Text section:

My feeling about Korea today is ... okay. It feels good being able to talk with someone who can actually let me see, mentally, what I'm getting into.
I received a phone call from a good brother-friend of mine, J Guy. He was so upset that I'd be leaving my kids to serve this tour. I was pretty encouraged by him calling to comfort me and share his brotherly love for me. I felt loved.
I'm trying to get a hold of my friend, Daniel, who is currently struggling with a divorce. He and his family are a beautiful thing and I always admired them as a unit. To know that they are suffering so much hurts me and I'm so concerned for them all. He hasn't written me back in almost a month and the last e-mail he wrote expressed how frustrated, angry, and hurt he is. I sent him another e-mail today. Tomorrow, I will try to call him.
Patrick and I are about to Skype tonight. I sent him part one of two Christmas gifts and I want him to open it tonight. Partly because I was worried when he told me that the FedEx guy tossed it onto his porch. It's a wooden humidor! I'm worried it might be broken and I want to be able to have him return it in time for him to receive part two-- eleven very fine Dominican cigars. I couldn't get Cubans. Anyway, I'm excited to see how he'll react if the humidor is in good shape. He likes cigars.
Lastly, I hate keeping this Korea a secret from the kids. I won't break, though. I don't want to hang that over their heads during Christmas. I'll wait til after my oldest boy's birthday in January. Sigh. I hate thinking of leaving them. If you're a parent, you know the feeling.
I wish I could bring Bruce with me. He's my companion, my friend. He may be a dog but he's my favorite person aside from my human-family. He looks at me with giant eyes and I hate knowing I won't see them for a whole year.
Finally, I just want to say that I praise God. For everything. He never wastes a hurt. He never wastes tears. He is my Father. And I love Him so much.
Goodnight, all.
Wednesday, December 10, 2014
Korea Prep
I'm not telling the kids about Korea until after the holidays and birthdays. I've decided to use the time I have with them to create some awesome memories. So far here's what I've done:
Friday, December 5, 2014
The Dreaded E-mail
"Congratulations! This is to notify you of your selection for a Permanent Change of Duty Station (PCS)..."
What?? I immediately remembered receiving a call for volunteers for Korea, Spain, Germany, Portugal, and England two weeks ago. So Big AF didn't get enough volunteers and now here I am with an assignment. The e-mail is a teaser. It congratulates you, but doesn't say where you're going or when. So I was left with anxiety and worry.
If I got Germany or England, it would be a long tour and I would get to take my kids and pets. But we'd have to stay for 3 years. And if I got deployed from there, I'd have to spend thousands of dollars to send my kids back to the CONUS to live with my family.
If I got a short tour like Korea, Spain, or Portugal, then I'd only have to serve 15 months. But I would have to leave my children, pets and belongings behind.
Needless to say, I would've been unhappy with either.
I got to work and logged onto my computer.
And guess what, I leave in just a matter of months.
So here we go again, Combat Boots Mama is leaving home without the kiddos. Ahhhh.... such is military life.

Required tasks:
(A) Decide whether each statement agrees with the diary entries, answering yes or no and quoting the words that settle it: (i) The writer intends to tell the kids about Korea before Christmas. (ii) The second part of Patrick's Christmas gift is a set of Dominican cigars. (iii) A short tour would mean serving 15 months.
(B) Show every line of the records that contains the string "pillar". Case counts.
The diary entries and the records have no connection to each other.

The data:
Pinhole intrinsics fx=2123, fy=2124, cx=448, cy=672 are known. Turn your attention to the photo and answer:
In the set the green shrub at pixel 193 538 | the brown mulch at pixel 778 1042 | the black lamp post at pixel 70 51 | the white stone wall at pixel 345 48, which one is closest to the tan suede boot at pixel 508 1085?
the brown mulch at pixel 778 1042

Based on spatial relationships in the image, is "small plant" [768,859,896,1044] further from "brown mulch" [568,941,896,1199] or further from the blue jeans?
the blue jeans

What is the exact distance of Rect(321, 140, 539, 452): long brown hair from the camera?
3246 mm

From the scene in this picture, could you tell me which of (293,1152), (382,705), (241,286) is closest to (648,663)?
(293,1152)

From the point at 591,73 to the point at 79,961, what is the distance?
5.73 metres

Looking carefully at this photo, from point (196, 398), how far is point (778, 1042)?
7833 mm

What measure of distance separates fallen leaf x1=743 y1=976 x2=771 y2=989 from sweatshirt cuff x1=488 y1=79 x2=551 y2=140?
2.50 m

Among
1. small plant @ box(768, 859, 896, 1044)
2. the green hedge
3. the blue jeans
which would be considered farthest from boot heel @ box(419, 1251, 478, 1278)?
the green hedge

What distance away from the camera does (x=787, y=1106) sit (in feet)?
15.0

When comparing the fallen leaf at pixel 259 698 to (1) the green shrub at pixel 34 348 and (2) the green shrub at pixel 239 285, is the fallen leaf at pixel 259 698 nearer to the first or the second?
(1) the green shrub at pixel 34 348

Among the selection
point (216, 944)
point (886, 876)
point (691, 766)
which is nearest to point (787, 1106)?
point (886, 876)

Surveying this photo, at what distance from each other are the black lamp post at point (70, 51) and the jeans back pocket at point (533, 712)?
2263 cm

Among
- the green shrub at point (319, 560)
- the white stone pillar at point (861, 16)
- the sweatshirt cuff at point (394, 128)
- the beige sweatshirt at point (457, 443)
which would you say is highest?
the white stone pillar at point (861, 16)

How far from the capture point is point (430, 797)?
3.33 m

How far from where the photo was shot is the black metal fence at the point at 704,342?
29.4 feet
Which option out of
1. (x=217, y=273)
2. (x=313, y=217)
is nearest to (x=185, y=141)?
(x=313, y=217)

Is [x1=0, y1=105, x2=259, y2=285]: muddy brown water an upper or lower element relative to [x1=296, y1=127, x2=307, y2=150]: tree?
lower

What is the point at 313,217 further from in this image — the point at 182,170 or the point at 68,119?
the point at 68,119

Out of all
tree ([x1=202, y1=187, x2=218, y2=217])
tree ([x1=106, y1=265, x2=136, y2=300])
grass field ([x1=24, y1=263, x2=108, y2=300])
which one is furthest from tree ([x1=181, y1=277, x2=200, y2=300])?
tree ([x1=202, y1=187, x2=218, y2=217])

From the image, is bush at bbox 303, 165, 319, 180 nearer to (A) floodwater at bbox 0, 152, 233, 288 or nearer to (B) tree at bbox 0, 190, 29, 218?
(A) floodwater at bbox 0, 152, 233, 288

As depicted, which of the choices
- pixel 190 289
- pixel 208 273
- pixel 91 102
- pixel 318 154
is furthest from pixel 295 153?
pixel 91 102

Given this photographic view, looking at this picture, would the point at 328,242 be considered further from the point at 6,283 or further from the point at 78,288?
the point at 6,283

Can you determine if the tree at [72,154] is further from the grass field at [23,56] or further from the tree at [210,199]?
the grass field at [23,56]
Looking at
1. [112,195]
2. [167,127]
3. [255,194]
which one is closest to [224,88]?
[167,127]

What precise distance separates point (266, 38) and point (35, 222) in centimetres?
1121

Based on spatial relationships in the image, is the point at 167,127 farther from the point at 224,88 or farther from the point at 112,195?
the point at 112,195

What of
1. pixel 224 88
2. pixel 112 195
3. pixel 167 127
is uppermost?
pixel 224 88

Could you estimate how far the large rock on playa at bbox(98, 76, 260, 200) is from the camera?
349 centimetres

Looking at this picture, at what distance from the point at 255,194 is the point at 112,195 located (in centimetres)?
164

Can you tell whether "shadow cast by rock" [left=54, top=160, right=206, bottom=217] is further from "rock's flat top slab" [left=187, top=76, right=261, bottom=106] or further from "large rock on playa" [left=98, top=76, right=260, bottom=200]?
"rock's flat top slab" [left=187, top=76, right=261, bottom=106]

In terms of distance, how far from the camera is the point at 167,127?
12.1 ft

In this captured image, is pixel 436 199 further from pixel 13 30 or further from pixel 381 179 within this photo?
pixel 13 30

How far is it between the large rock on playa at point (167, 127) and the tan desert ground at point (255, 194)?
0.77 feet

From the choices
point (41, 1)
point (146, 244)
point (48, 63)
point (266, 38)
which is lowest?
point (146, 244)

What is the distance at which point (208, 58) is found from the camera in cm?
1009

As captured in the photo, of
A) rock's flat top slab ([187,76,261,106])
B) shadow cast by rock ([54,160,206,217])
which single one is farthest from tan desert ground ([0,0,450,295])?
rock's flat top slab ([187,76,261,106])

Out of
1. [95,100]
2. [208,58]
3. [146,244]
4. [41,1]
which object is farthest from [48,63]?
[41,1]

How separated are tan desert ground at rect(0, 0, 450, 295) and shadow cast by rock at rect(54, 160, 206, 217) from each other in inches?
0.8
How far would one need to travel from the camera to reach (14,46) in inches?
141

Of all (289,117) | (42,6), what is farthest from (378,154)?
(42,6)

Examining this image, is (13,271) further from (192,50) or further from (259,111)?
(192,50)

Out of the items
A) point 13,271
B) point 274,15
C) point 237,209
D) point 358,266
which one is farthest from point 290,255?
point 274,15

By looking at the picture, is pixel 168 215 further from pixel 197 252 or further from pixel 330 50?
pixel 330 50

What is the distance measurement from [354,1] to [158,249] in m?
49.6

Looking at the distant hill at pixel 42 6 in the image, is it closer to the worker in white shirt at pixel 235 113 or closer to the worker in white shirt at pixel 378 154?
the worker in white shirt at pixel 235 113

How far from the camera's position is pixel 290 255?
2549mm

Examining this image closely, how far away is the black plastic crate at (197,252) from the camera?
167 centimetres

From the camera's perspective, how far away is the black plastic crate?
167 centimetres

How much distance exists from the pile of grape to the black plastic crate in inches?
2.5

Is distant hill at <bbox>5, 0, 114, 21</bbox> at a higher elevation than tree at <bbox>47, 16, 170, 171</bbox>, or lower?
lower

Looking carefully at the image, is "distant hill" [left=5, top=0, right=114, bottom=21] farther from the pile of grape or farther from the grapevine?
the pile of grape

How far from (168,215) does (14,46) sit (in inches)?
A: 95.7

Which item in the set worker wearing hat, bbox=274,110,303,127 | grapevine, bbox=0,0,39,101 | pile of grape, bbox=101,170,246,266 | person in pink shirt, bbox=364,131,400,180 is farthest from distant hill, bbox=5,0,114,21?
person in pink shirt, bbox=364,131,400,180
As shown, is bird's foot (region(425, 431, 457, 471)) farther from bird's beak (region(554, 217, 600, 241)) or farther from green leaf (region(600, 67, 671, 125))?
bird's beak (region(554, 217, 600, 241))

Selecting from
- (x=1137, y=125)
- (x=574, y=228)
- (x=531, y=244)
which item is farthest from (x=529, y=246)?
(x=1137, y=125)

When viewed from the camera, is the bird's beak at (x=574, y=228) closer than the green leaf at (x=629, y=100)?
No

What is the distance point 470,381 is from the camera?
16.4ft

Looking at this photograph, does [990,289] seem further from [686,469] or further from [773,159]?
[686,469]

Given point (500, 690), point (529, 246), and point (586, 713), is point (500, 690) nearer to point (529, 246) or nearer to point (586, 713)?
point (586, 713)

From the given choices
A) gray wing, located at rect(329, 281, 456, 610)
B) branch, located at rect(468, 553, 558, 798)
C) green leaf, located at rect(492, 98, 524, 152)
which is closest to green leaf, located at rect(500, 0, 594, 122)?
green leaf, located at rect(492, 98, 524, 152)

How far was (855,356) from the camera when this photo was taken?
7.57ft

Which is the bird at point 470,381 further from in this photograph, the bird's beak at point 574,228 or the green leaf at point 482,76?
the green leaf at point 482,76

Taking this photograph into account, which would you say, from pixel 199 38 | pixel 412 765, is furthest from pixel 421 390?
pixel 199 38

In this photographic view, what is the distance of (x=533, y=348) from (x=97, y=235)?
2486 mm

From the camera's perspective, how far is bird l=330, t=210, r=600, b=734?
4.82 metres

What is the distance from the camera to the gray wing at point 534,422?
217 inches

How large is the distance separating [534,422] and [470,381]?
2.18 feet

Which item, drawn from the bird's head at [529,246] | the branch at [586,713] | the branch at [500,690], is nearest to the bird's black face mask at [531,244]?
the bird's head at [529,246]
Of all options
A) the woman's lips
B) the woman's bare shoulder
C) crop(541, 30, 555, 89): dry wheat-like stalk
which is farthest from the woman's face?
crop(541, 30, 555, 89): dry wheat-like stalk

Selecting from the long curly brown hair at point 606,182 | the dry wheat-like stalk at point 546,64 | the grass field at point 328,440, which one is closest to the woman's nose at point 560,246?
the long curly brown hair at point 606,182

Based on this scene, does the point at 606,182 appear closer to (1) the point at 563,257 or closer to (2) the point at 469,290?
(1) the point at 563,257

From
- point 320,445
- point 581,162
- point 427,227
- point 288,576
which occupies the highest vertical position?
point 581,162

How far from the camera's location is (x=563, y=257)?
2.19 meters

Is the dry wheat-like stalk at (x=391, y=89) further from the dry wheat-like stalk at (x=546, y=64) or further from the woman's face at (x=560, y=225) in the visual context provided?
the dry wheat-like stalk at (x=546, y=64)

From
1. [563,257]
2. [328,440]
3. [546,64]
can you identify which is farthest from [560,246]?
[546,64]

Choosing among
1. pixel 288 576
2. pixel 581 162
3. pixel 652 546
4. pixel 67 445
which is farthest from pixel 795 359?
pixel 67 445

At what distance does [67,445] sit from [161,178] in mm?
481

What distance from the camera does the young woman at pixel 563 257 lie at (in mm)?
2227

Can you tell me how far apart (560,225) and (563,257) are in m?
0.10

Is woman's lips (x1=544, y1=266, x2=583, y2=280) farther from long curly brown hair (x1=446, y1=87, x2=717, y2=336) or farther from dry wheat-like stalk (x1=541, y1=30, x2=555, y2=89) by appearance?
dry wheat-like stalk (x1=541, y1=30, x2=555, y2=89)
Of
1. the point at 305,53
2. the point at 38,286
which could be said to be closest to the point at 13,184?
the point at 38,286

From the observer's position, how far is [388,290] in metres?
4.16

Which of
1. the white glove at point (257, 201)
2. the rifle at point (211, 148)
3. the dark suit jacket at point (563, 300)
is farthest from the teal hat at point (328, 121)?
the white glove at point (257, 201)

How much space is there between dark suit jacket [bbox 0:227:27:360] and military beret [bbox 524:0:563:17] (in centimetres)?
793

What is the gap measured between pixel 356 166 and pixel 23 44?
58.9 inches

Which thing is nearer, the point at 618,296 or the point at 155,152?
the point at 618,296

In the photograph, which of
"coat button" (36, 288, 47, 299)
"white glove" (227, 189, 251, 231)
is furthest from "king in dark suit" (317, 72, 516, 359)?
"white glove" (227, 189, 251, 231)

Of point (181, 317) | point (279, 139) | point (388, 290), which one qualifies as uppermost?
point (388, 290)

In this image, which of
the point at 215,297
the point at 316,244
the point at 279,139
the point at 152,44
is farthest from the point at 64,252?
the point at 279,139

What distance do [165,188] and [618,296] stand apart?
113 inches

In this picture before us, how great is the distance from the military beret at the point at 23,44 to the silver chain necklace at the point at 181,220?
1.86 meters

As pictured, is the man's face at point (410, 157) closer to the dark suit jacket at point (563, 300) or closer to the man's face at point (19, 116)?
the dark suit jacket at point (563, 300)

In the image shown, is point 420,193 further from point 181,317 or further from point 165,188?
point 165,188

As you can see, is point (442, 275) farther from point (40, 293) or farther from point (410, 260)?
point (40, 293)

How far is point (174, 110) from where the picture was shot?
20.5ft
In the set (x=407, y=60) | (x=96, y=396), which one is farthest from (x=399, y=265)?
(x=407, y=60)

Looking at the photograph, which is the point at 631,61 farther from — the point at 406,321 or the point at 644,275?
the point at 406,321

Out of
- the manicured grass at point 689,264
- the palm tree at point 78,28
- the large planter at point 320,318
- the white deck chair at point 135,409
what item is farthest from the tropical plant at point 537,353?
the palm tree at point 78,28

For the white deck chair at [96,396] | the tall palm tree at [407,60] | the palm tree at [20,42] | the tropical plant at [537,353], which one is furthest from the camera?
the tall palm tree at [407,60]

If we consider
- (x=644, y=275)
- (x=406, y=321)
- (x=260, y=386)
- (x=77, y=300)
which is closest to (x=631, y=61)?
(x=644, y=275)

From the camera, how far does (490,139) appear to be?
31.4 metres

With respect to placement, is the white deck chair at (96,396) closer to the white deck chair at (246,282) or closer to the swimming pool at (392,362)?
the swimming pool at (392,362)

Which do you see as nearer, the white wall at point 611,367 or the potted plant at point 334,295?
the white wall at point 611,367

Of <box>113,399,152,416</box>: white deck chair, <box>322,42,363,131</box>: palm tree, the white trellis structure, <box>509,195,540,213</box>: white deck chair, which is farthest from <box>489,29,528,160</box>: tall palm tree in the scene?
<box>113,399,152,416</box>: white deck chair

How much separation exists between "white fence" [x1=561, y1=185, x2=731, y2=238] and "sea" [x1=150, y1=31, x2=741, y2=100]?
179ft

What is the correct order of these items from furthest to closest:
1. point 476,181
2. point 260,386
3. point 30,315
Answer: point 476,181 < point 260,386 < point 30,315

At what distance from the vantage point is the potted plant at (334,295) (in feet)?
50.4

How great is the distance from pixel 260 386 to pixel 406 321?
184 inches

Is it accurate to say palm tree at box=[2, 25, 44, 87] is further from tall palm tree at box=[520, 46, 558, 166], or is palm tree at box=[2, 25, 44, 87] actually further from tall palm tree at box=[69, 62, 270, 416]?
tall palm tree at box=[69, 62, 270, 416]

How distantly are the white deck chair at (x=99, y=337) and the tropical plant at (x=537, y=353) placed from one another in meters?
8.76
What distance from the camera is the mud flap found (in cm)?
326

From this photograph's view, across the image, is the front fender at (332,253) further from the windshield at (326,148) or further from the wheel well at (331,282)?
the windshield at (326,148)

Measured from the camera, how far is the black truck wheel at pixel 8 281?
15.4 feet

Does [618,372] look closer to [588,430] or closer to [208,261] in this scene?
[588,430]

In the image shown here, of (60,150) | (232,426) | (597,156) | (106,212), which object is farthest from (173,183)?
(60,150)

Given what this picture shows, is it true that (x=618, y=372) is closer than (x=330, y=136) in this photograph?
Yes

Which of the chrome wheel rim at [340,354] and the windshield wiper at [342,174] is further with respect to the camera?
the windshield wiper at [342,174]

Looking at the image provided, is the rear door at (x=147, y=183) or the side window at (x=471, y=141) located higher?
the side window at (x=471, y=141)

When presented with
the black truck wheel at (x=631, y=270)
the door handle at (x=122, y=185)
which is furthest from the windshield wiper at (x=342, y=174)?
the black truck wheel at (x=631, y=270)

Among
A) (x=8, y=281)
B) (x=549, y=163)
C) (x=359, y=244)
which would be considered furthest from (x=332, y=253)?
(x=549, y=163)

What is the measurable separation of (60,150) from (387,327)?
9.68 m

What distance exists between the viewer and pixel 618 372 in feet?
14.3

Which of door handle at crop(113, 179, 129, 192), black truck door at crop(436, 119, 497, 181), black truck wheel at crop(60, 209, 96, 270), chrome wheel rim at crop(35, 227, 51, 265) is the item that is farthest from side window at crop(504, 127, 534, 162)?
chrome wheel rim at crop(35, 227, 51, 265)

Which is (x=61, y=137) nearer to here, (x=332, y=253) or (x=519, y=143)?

Exercise solutions:
(A)
(i) No: "I don't want to hang that over their heads during Christmas."
(ii) Yes: "part two-- eleven very fine Dominican cigars"
(iii) Yes: "I'd only have to serve 15 months"

(B)
- the white stone pillar at point (861, 16)
the white stone pillar at point (861, 16)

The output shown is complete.